● **Tarefas a realizar**
- A) Responda às perguntas sobre o texto acerca de Frei Maur, uma por linha:
(i) De quem resultou a doação à Ordem de Cister e depois de que vitória foi feita?
(ii) Quantos dias durou a última estadia do monge e em que mês?
(iii) O que exigiu o monge em vez da aspirina oferecida?
- B) Prossiga o texto sobre Frei Maur a partir da última frase apresentada.

● **Texto de leitura**
━━━━━━━━━━━━━━━━━━━━

O NOSSO BOM MONGE CHEGOU «ENHRUMÉ»!
Disse, na postagem anterior que, aquela carta, não era, nem
mais nem menos, do que o início da pérola que só o gabarito do escritor J.V.Natividade podia descrever, com tanta subtileza e com tanto humor
implícito. A segunda carta, que a seguir se reproduz, diz respeito a uma
segunda visita do mesmo monge que, deduzo que o e mesmo, pelo seu
comportamento, já conhecia o provérbio inglês «Bebe vinho e terás gota; não
bebas vinho e terás gota na mesma», pelo que deixo, aqui, o fim da pérola
iniciada, que espero gostem e comentem;
Mosteiro de Alcobaça
Imagem do
Google
«Resultou de uma doação de D.
Afonso Henriques à Ordem de Cister, e, daí a vinda do monge Frei Maur em visita
de estudo e …. Esta doação é feita depois da vitória sobre
os Mouros na conquista Santarém.
Ei-la :
“ Meu querido amigo
A sua grande e boa
amizade mais uma vez honrou este seu insignificante amigo permitindo-lhe que molhe
os seus sempre ressequidos beiços, de modesto funcionário, nos néctares
reservados aos grandes deste mundo e, no Olimpo, aos deuses imortais.
Assim como o pelicano,
ao que dizem, dilacera a própria carne para alimentar os filhos, assim também o
meu amigo devasta a sua garrafeira ( que é carne da própria carne ) para que eu , tão
longe eleve a alma ao êxtase. Eu, e um frade meu amigo.
Tenho de novo cá em minha
casa Frei Maur, piedoso monge cisterciense que, ao ver abrir a caixa, e ao
comtemplar as garrafas, me deu, nas costas, uma suave pancadinha, pôs os olhos
em alvo, deu um estalo com a língua e lambeu os beiços. E perante tão
expressiva e inocente mímica, senti em perigo o meu tesouro porque, nisto de
sede, desconfio que os frades são ainda piores que os funcionários públicos.
Soltou um «voilá» que
quase me fez explodir e me obrigou a rosnar entre dentes: «voilá» coisíssima
nenhuma, meu frade gulosão! Haja decência!»!
É que o digno monge,
discretamente, docemente, assim como não quer a coisa, tem feito tais estragos
na minha pobre garrafeira que, se não fosse a generosidade de bons amigos,
aquilo não passava de um reles cemitério de garrafas vazias.
Na última estadia aqui,
durante doze dias, em Novembro, logo no segundo dia espirrou, tossiu e, com
modos tristes, confessou-me que estava « enrhumé». Solícito, ofereci-lhe uma
aspirina; mas o santo varão mediu-me com estranheza de alto a baixo, concentrou-se,
consultou a alma, estendeu os beiços e exigiu conhaque.

━━━━━━━━━━━━━━━━━━━━

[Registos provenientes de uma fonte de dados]
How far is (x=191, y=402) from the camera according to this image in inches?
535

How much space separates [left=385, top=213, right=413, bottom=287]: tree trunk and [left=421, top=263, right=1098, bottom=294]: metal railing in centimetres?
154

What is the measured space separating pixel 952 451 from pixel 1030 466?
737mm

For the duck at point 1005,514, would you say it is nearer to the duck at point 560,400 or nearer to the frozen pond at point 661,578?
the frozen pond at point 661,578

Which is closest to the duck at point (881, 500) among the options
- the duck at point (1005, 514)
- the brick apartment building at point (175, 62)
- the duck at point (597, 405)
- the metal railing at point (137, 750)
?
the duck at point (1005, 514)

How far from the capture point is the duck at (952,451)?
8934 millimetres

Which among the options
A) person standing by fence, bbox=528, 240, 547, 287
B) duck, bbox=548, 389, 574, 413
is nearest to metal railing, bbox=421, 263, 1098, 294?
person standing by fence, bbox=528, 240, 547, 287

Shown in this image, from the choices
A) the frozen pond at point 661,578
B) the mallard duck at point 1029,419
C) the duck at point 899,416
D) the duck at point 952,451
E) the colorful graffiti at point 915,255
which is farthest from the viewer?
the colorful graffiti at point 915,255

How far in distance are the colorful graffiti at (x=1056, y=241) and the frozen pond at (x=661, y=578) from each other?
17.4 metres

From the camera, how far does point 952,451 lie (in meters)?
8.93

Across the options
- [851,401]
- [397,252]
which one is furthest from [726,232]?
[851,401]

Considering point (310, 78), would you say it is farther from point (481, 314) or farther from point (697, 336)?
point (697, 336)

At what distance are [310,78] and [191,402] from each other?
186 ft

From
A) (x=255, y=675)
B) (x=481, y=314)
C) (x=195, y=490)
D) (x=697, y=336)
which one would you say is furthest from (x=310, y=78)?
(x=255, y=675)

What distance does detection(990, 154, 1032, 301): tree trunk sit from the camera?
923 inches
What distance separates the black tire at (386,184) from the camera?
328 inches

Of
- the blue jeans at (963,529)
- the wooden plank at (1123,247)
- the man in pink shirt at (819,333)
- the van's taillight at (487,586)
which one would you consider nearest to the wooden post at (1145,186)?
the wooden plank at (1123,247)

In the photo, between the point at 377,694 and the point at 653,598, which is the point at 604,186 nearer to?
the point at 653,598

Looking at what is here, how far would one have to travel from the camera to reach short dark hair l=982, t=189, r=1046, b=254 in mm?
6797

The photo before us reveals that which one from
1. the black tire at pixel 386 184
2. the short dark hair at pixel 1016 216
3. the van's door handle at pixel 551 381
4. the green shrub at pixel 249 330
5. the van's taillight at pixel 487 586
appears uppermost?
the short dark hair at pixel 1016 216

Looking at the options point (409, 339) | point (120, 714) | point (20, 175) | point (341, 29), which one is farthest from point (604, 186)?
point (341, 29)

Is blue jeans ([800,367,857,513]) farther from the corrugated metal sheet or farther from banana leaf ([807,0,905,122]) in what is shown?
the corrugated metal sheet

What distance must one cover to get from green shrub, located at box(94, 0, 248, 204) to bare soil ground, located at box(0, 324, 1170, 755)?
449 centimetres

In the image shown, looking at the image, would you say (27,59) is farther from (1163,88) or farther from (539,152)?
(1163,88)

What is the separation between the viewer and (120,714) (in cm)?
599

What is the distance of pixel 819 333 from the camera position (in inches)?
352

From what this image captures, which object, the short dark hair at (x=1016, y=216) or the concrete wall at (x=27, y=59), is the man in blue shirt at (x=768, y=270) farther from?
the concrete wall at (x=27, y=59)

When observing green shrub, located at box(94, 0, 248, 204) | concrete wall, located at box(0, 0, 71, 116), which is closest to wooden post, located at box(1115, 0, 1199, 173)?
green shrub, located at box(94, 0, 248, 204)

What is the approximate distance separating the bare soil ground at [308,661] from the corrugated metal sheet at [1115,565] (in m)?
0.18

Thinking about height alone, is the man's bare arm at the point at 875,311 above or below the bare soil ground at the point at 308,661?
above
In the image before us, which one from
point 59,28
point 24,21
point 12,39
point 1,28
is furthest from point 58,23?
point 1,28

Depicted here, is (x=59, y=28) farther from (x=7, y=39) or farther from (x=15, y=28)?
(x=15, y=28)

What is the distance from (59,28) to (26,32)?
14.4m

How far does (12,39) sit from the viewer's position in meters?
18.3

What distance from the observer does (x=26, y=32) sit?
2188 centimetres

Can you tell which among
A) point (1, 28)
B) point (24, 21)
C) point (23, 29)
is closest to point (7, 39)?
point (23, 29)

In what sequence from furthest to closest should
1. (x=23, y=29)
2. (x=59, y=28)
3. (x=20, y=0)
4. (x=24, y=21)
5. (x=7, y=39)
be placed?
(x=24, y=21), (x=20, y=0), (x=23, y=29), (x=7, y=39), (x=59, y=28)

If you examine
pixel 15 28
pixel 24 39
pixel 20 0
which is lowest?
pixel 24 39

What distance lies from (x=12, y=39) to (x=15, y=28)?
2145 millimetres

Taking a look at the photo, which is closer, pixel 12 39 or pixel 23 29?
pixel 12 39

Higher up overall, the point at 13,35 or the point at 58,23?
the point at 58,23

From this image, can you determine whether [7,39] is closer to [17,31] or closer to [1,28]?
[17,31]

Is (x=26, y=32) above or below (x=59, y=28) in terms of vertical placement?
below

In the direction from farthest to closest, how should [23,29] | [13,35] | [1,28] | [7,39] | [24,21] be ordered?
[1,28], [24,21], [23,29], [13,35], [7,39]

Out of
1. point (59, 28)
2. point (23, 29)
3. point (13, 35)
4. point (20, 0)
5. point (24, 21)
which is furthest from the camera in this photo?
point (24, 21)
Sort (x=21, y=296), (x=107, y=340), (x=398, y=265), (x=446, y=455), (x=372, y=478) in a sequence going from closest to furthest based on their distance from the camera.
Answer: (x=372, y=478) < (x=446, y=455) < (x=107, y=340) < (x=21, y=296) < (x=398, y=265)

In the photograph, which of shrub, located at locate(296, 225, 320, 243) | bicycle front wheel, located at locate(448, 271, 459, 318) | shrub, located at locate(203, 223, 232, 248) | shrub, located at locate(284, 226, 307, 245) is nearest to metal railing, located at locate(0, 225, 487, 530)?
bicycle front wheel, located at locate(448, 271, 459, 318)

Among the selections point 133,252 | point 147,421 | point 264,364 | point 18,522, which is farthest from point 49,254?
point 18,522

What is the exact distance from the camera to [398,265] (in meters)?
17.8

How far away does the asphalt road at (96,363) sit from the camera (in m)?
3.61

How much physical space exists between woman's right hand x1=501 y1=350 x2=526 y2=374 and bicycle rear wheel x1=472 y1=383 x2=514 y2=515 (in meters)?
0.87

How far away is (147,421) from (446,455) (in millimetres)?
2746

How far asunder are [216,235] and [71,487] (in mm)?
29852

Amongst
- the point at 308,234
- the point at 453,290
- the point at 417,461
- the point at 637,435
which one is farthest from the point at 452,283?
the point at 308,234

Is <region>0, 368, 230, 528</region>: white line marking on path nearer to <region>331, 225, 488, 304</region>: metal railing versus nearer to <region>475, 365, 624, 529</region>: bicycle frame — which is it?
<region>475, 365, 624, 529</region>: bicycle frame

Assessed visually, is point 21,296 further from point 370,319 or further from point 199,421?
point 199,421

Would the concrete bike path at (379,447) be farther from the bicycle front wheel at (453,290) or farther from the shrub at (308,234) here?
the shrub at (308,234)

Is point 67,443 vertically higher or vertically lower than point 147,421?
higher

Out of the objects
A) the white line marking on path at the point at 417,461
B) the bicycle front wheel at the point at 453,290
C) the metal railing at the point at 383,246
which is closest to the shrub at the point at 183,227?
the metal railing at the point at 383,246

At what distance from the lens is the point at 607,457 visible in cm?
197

━━━━━━━━━━━━━━━━━━━━

● **Resultados finais**
- A)
(i) Resultou de uma doação de D. Afonso Henriques, feita depois da vitória sobre os Mouros na conquista de Santarém.
(ii) Durou doze dias, em novembro.
(iii) Exigiu conhaque.

- B)
Ora eu tinha aberto, religiosamente,
há poucos dias uma garrafita de um fine champanhe que era a luz dos meus olhos.
Puro veludo, e com um bouquet e uma suavidade que só se alcançam com sábios e transcendentes cuidados de destilação e o lento envelhecer em tonéis
veneráveis. Uma preciosidade, enfim meu preclaro amigo!
E foi só isto : às 8
horas, mal luzia a manhã, conhaque; às 10, conhaque; ao almoço, conhaque; às 3
da tarde, conhaque; às 6, conhaque; ao jantar, conhaque; ao serão, conhaque; e,
enfim, antes de ir para a cama, conhaque ainda. Tenho conhecido constipações
exigentes; porém, como isto nunca vi em minha vida.
E quando eu me
preparava para comemorar, com dignidade, o aumento de vencimentos do
funcionalismo, a garrafa estava vazia!
Já lhe expliquei que
isto dos álcoois é péssimo para o fígado; descrevi-lhe quadros de cirrose de
arrepiar; cheguei ao pormenor de descrever como se comportam as células do organismo
perante o mortal tóxico, degeneram as células nobres do cérebro; falei-lhe das
úlceras do estômago, do duodeno, da coquexia precoce… Exaltei, depois as
virtudes da água, do capilé, da simples limonada e, cinicamente, falei-lhe até
nas propriedades estomacais do pirolito.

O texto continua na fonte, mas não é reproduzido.